After spending my entire career at startups, including one that went bust and two that got acquired, I became a big bad MBA (stop me if you’ve heard this story before), and joined the corporate development group at a [relatively] large company. While I was having fun meeting with entrepreneurs and reviewing their companies for potential acquisition, I found myself longing to be on the other side of the table. Knowing that there was booming New York Tech scene going on, I decided to jump ship and see what it was all about. After a year of exploration and learning from a bunch of super-fit, super-fun, super-smart, and super-caffeinated entrepreneurs, I am thrilled to announce that I am joining Genacast Ventures as a Senior Associate. My role at Genacast will be to give the fund a full-time presence here in the greatest city on earth, as well as to help Gil and Austin with all aspects of the venture cycle with the goal of increasing Genacast's investment pace from their already phenomenal track record.

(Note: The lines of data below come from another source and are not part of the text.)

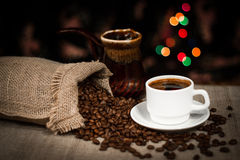 Cup of coffee and coffee beans scattered on table, still life with bokeh effect Royalty Free Stock Image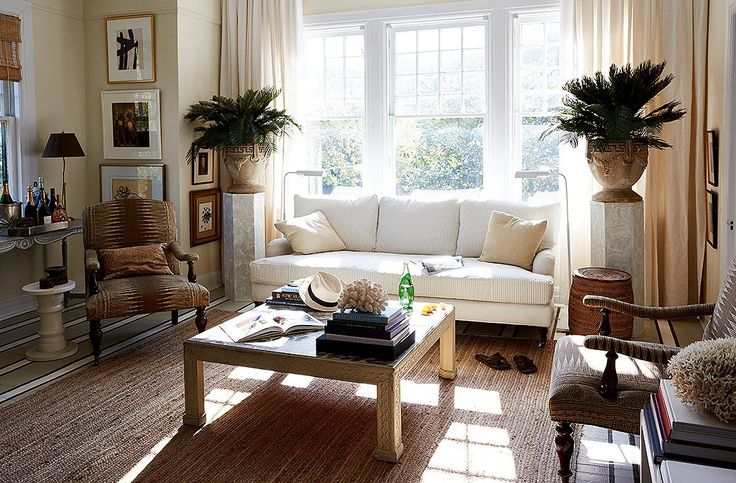 """William's favorite spot is the serene living room, which is flooded with light in the morning. """"My dog, Baylor, and I usually sit in there on the sofa, and I check emails and drink my coffee,"""" he says. A braided jute rug defines the seating area and separates it from the dining area. William often rolls up the rug and paints canvases on the striped floor."""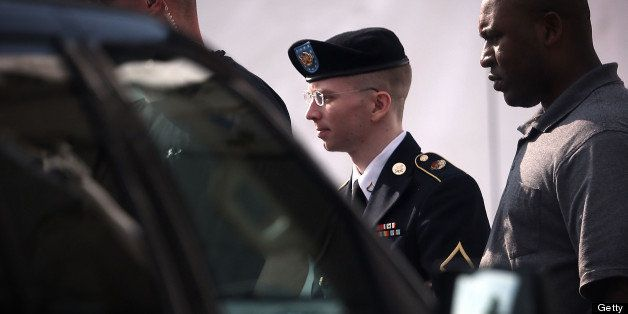 FORT MEADE, MD - JUNE 03:  U.S. Army Private First Class Bradley Manning (C) is escorted as he leaves a military court for th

This announcement is very exciting to me for a number of reasons:

  1. I have always been energized by startups and entrepreneurs. The thrill of the being the steward of your own destiny; the creativity of inventing your own business model; the reward and recognition not merely for making successful bets but for making any bet at all; is not something that organizations past a certain size are structurally able to offer. I am self-aware enough to recognize that I don’t have the super-high risk tolerance that Alex Taub talks about, so I see VCas my way of helping entrepreneurs by providing them capital - and hopefully more - to enable them to realize their dreams. I hope that the NY Tech community will hold me to this standard.
  2. VC has been my own dream since I first learned about it. I spent the dot-com boom with my head down, writing code, and the second two startups I worked at were not VC-funded, so I didn’t know a whit about finance until I got to business school. After about a week of flirting with private equity I learned about VC, and there was no looking back. You mean there was a job that consisted of meeting and working with entrepreneurs to help them succeed? And I could get paid for it? It was like finding out that not only does Santa Claus exist but that he’ll pay you to ride his sleigh (with all due apologies to the fact that I’m Jewish and the fact that my using this analogy may upset my family).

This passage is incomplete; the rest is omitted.